- [Stated goal A]
Locate each row below that contains the string "potted", and copy those rows out in full.

- [Passage to read]
Adult California gull. (Courier stock photo)

This past week, we traveled to Provo, Utah for the Fourth of July holiday weekend. I’ve made countless trips to Utah since the time my parents moved there in 1977. While my parents have been gone for many years, we have kept their home in the family.

Four generations of Moores have lived in the family home — my parents, my siblings and myself (when I attended college), my wife and I with our children, and even one of our grandchildren has lived there. Even now, our son, Travis Jay, (the namesake for Jay’s Bird Barn), lives with his wife in the family home.

As usual, it was a quick trip. We drove up Friday, and back on Tuesday. Our tight timeline really didn’t give me any free time to go birding, but as you might imagine, I don’t have to ‘go’ birding to bird. I am constantly birding, no matter where I am.

There were the usual backyard birds that I saw every day, such as Woodhouse’s scrub-jays, California quail, black-capped chickadees, American Crows, American Robins, black-chinned hummingbirds and lesser goldfinches, to name a few. However, I did have a surprise sighting on Saturday. We were out in the backyard setting up for the big family Fourth of July celebration when I started to hear the high-pitched calls of a bird of prey. Looking up, I saw two ospreys flying directly over the backyard.

- [Data for this exercise]
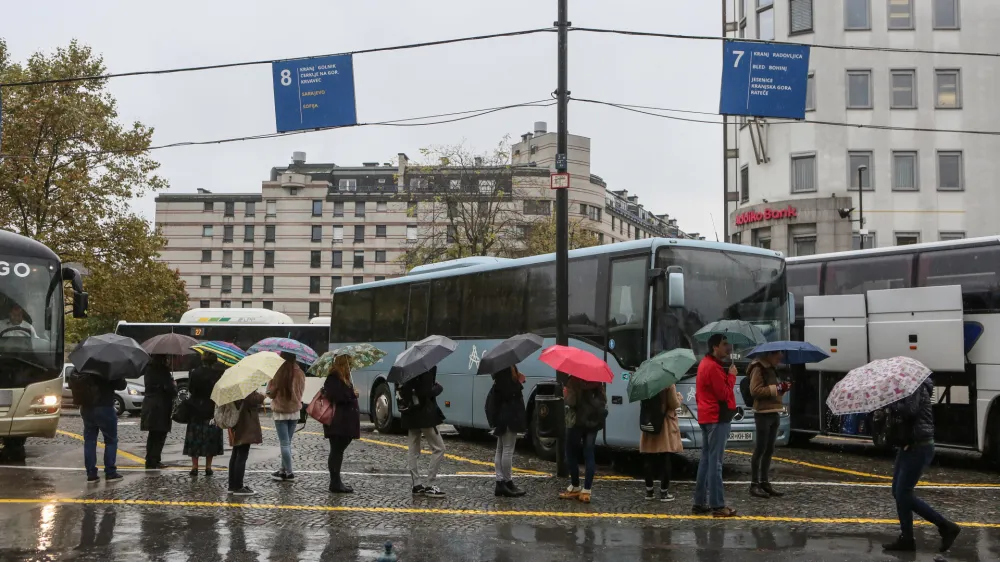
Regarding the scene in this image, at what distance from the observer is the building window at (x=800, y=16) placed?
39.7 m

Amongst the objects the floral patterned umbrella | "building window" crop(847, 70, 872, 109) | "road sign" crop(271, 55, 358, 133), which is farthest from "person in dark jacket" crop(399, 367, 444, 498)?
"building window" crop(847, 70, 872, 109)

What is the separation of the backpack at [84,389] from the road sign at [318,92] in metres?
5.14

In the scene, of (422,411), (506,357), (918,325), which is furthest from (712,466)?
(918,325)

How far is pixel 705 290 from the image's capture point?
43.9 feet

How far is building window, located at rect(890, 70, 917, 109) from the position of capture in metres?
39.1

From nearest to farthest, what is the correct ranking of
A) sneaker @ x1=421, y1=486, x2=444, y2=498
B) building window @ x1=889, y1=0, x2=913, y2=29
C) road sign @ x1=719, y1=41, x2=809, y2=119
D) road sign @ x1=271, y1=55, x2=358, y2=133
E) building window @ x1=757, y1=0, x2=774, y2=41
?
sneaker @ x1=421, y1=486, x2=444, y2=498
road sign @ x1=719, y1=41, x2=809, y2=119
road sign @ x1=271, y1=55, x2=358, y2=133
building window @ x1=889, y1=0, x2=913, y2=29
building window @ x1=757, y1=0, x2=774, y2=41

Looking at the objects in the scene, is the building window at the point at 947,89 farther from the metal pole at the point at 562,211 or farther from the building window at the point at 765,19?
the metal pole at the point at 562,211

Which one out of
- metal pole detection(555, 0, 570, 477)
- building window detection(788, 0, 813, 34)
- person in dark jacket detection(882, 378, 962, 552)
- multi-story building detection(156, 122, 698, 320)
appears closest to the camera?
person in dark jacket detection(882, 378, 962, 552)

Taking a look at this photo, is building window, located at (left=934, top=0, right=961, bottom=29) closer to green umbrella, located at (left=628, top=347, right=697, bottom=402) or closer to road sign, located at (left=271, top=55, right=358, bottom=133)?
road sign, located at (left=271, top=55, right=358, bottom=133)

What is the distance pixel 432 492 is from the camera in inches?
454

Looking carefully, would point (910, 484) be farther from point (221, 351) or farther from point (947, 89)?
point (947, 89)

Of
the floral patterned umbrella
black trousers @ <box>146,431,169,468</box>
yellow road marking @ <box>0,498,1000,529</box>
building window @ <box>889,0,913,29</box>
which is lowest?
yellow road marking @ <box>0,498,1000,529</box>

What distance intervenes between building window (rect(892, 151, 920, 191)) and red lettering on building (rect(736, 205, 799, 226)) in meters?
4.56

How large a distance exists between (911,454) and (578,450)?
4.00m
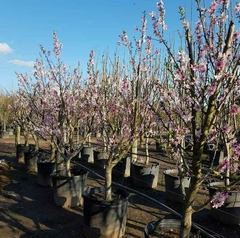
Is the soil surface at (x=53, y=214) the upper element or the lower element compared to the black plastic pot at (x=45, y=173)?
lower

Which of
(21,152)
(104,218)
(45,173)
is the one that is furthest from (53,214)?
(21,152)

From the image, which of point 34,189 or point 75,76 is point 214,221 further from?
point 75,76

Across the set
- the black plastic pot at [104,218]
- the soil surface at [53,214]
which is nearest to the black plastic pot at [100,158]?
the soil surface at [53,214]

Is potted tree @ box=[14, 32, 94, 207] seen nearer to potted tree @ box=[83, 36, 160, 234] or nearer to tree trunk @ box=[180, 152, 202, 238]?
potted tree @ box=[83, 36, 160, 234]

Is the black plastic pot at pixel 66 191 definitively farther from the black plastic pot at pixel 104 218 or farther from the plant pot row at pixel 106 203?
the black plastic pot at pixel 104 218

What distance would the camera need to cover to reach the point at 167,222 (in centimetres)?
307

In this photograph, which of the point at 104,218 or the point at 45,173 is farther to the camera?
the point at 45,173

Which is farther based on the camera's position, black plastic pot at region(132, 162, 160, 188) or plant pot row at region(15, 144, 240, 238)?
black plastic pot at region(132, 162, 160, 188)

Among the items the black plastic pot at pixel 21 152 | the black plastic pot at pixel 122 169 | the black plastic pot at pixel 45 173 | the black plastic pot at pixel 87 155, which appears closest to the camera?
the black plastic pot at pixel 45 173

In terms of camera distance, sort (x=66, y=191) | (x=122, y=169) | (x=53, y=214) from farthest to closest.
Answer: (x=122, y=169) → (x=66, y=191) → (x=53, y=214)

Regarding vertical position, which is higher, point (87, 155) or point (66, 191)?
point (87, 155)

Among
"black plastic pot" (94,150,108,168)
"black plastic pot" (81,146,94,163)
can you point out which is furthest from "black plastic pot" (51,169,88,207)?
"black plastic pot" (81,146,94,163)

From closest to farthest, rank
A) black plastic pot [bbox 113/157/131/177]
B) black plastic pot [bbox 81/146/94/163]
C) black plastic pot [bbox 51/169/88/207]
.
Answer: black plastic pot [bbox 51/169/88/207], black plastic pot [bbox 113/157/131/177], black plastic pot [bbox 81/146/94/163]

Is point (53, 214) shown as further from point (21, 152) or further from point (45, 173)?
point (21, 152)
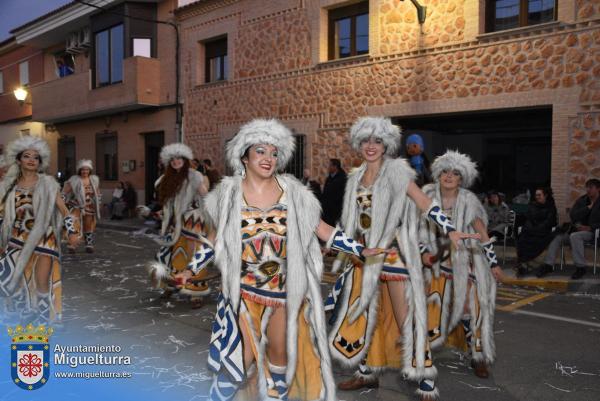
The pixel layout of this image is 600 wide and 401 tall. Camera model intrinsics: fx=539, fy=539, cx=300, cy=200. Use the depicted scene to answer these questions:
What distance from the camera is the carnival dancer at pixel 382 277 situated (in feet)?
12.8

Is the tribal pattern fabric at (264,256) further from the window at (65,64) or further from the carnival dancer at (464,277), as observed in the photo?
the window at (65,64)

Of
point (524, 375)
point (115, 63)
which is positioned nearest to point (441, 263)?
point (524, 375)

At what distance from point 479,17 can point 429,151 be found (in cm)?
572

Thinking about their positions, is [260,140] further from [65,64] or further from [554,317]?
[65,64]

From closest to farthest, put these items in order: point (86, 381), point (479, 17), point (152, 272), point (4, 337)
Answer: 1. point (152, 272)
2. point (86, 381)
3. point (4, 337)
4. point (479, 17)

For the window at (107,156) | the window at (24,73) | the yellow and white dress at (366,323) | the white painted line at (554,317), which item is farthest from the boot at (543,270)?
the window at (24,73)

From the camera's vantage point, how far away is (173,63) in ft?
65.3

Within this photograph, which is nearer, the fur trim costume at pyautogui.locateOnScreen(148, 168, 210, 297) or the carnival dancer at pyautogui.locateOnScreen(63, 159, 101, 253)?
the fur trim costume at pyautogui.locateOnScreen(148, 168, 210, 297)

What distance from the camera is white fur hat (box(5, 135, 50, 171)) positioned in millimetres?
5527

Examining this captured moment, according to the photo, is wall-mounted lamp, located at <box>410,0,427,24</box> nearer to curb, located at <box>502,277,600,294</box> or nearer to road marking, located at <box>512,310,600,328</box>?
curb, located at <box>502,277,600,294</box>

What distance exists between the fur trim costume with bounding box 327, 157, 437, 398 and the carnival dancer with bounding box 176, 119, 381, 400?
2.79ft

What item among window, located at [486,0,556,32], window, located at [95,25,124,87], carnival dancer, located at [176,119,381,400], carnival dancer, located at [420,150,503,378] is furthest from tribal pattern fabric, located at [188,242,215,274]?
window, located at [95,25,124,87]

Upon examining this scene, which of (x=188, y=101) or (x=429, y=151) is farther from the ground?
(x=188, y=101)

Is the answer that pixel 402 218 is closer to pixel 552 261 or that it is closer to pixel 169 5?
pixel 552 261
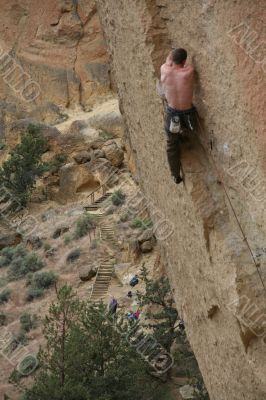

- [Stated goal B]
For each statement, say yes or no according to the column above about the Utah trip, and quote the words from the column that decide it. (i) The writer's parents moved to Utah in 1977. (ii) The trip began on a Friday and ended on a Tuesday. (iii) The writer saw three ospreys over the backyard.

- [Correct output A]
Is potted tree @ box=[14, 32, 94, 207] seen nearer to potted tree @ box=[83, 36, 160, 234] or nearer to tree trunk @ box=[180, 152, 202, 238]?
potted tree @ box=[83, 36, 160, 234]

- [Correct output B]
(i) Yes: "since the time my parents moved there in 1977"
(ii) Yes: "We drove up Friday, and back on Tuesday."
(iii) No: "I saw two ospreys flying directly over the backyard."